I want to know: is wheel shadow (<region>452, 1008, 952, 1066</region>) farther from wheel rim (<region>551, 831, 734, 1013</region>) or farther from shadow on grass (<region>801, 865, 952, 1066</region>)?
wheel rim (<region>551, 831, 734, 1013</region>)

---

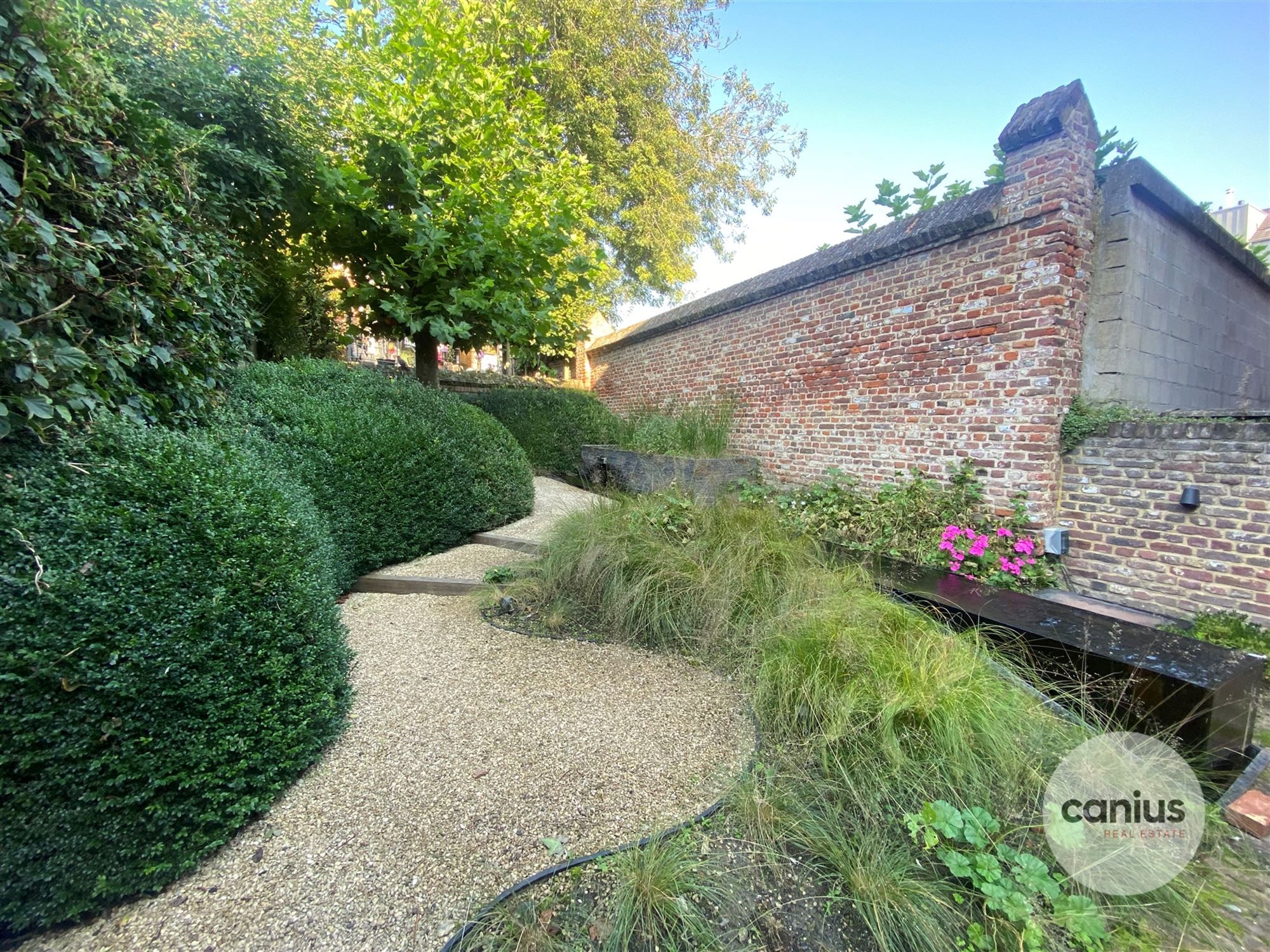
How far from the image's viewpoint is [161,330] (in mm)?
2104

* * *

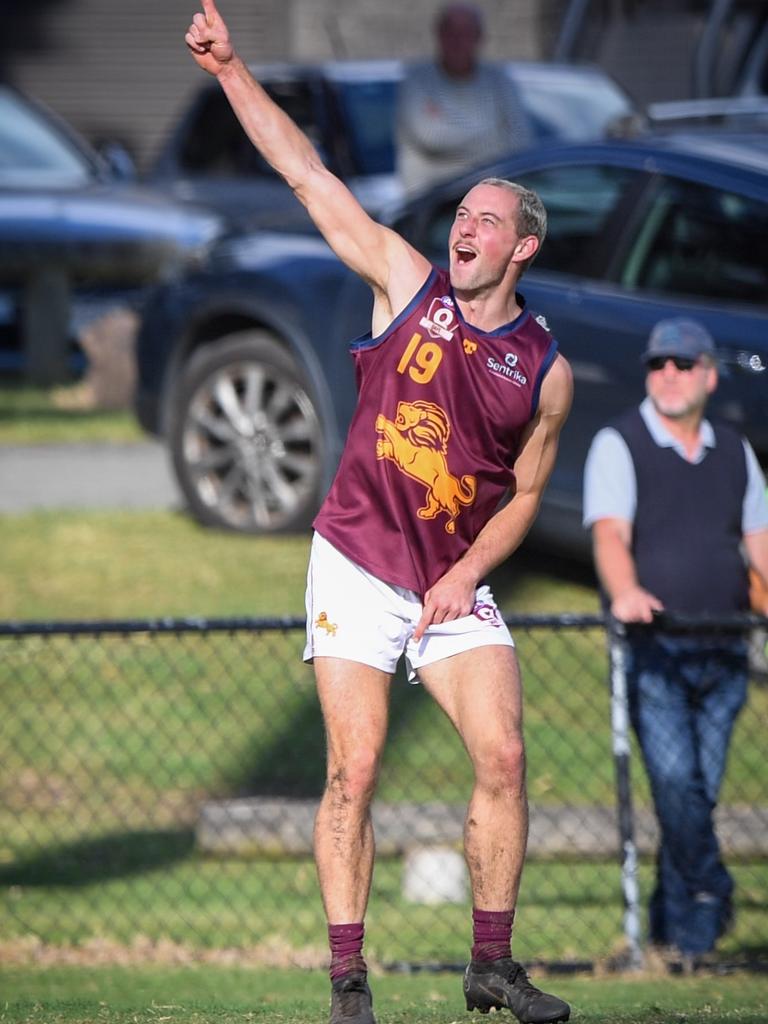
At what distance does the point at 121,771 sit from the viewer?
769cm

[AIM OF THE TASK]:
Count the lines of the material above that contain the string "region". Reply with the number alone.

[FINISHED ANSWER]:
2